Par ailleurs, nous savons aujourd'hui, par l'affaire VatiLeaks, qu'au sein de la Curie romaine se déroule une bataille acharnée pour le pouvoir entre l'actuel secrétaire d'Etat Tarcisio Bertone et l'ex-secrétaire Angelo Sodano. Le scandale des documents secrets issus du bureau du pape et l'affaire de la Banque du Vatican ont également beaucoup secoué le pape. Ces crises internes l'ont affaibli et fragilisé.
Sa décision ouvre un espace pour une réforme du Vatican ?
Sa renonciation est l'acte de désespoir d'un pape qui ne peut plus contrôler la Curie et diriger l'Eglise. C'est un geste symbolique qui signifie que même un pape ne peut pas tout faire. Sa décision est également un message à la Curie qui, après ces scandales qui ont affaibli le pouvoir du pape, doit elle-même être réformée.
Quel sens donnez-vous à cette renonciation ?
La renonciation a retiré l'aura sacrée qui entoure la figure du pape. C'est un grand héritage que Benoît XVI laisse à l'Eglise, un des points positifs qu'il lègue et qui pourrait pousser d'autres papes à faire la même chose.
Quel serait le profil idéal du futur pape ?
Nous avons besoin d'un pape qui soit davantage un curé qu'un professeur.
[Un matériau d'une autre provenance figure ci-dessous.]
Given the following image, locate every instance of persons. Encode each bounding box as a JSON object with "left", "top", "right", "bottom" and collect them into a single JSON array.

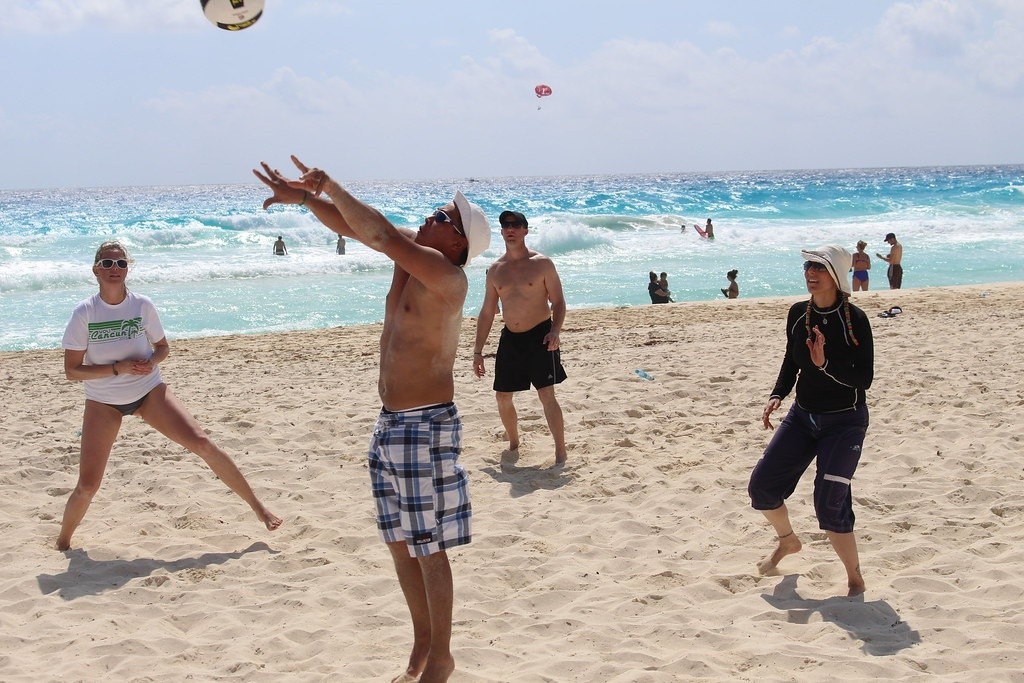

Un représentant de Jésus capable de dire : "Si quelqu'un vient vers moi, je ne le renverrai pas" (Evangile de Jean 6.37), qu'il soit un homosexuel, une prostituée ou un transsexuel.
Le pape doit être proche de tous. Il ne doit pas être un homme de certitude, mais doit inciter à chercher les meilleurs chemins. Il est guidé par l'Evangile, mais sans esprit de prosélytisme. Enfin, il doit être d'une grande bonté, dans le style du pape Jean XXIII.
Qu'est-ce qu'un curé aujourd'hui ?
Quelqu'un qui place l'individu avant la doctrine, la rencontre personnelle avant le jugement moral. Nous avons besoin d'un pape qui connaît la pratique du terrain, le contact avec les gens et non d'un théoricien ou d'un moralisateur.
L'hémorragie des fidèles doit-elle inciter l'Eglise à se réformer ?
Elle peut garder ses convictions comme sur l'avortement ou la non-manipulation de la vie. Mais elle devra renoncer aux statuts d'exclusivité et ne plus faire comme si elle était la seule gardienne de la vérité.
L'Eglise doit entendre d'autres voix, devenir plus humble et ne plus avoir peur. Ce qui s'oppose à la foi, ce n'est pas l'athéisme, mais la peur."